Same question for “dumb”?

Why is the poem so full of violence? About a hundred and fifty years before Dylan Thomas came along in Wales, the English Romantics, especially Wordsworth, had conceived of a dynamism in Nature—its potential for destructive activity along with its beauty and spirituality. But isn’t Thomas going further than the Romantics in seeing and insisting upon Nature’s fearsome extremes and thus complicating its beauty with its violence? Thomas’ Nature wreaks such havoc that he cannot express its extremes; he can only give examples and ask us to perceive natural presences as he does. 

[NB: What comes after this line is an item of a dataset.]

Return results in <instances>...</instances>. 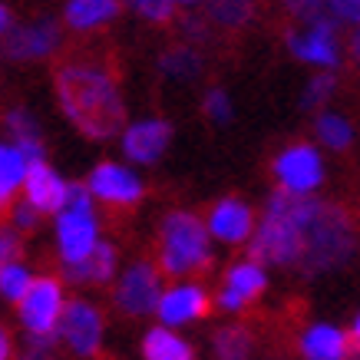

Do you think a single force governs the life and death of humans, plants, and animals? Are we that much a part of nature?

Where in the human being would you locate that force? The heart? The brain? The mouth? The hand? The genitals? Or the mind or soul or spirit?—none of which can be located on an anatomical chart.
English teachers are sex-crazed nerds; that’s old news. Therefore, I ask if the poem has anything to do with sex—potency and lack of it, or Freud’s “libido” versus “thanatos.” I’m pretty sure I recall accurately that Freud expanded his concept of the libido from a specifically erotic drive to a broader meaning of life force, a quest for survival, which of course was in continuous conflict with “thanatos,” or death drive.

Thus, Freud, like the Romantics, saw the essential condition of humans as one of tumult,  inner turmoil, conflict, unlike Buddhism’s sense of a calm inner place, nirvana, which we should try to reach. Do you favor one of these views of human nature over the other? If the human is an onion and you keep peeling off layers, what’s at the center—a roiling ocean or a still pond?